Levin frunció el ceño, estrechó su mano con frialdad y acto seguido se dirigió a Oblonski. Aunque sentía un gran respeto por su medio hermano escritor, conocido en toda Rusia, no podía soportar que en lugar de llamarlo por su nombre, Konstantín Levin, se refirieran a él como el hermano del célebre Kóznishev.

–No, ya no me ocupo de la asamblea rural. He discutido con todos los miembros y ya no acudo a las sesiones —dijo.

–¡Pues sí que has tardado! —exclamó Stepán Arkádevich con una sonrisa—. Pero ¿cómo ha sido? ¿Qué ha pasado?

–Es una larga historia. Ya te la contaré algún día —respondió Levin, lo que no fue óbice para que al punto iniciara su relato—. Bueno, en pocas palabras, acabé convencido de que esa institución no tiene ningún sentido y nunca podrá tenerlo —prosiguió, con el tono del hombre ofendido—. Por un lado, no es más que un pasatiempo: juegan al parlamento, y yo no soy ni lo bastante joven ni lo bastante viejo para perder el tiempo con esa clase de diversiones; y por otro —en este punto vaciló—, es un medio que emplea la coterie 8del distrito para sacarse unas perras.
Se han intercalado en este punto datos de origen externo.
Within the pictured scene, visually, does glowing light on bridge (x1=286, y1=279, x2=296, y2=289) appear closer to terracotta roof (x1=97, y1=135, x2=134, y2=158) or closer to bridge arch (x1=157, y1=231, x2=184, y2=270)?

Antes teníamos las tutorías y los tribunales, ahora la asamblea rural... Ya no se estilan los sobornos, sino que se recibe un salario inmerecido —dijo con tanta vehemencia como si alguno de los presentes hubiera puesto en tela de juicio su opinión.

–¡Vaya! Por lo que veo, has entrado en una nueva fase, te has vuelto conservador —dijo Stepán Arkádevich—. Pero ya hablaremos más tarde de todo eso.

–Sí, más tarde. Pero necesitaba verte —dijo Levin, mirando con odio la mano de Grinévich.

Stepán Arkádevich esbozó una sonrisa apenas perceptible.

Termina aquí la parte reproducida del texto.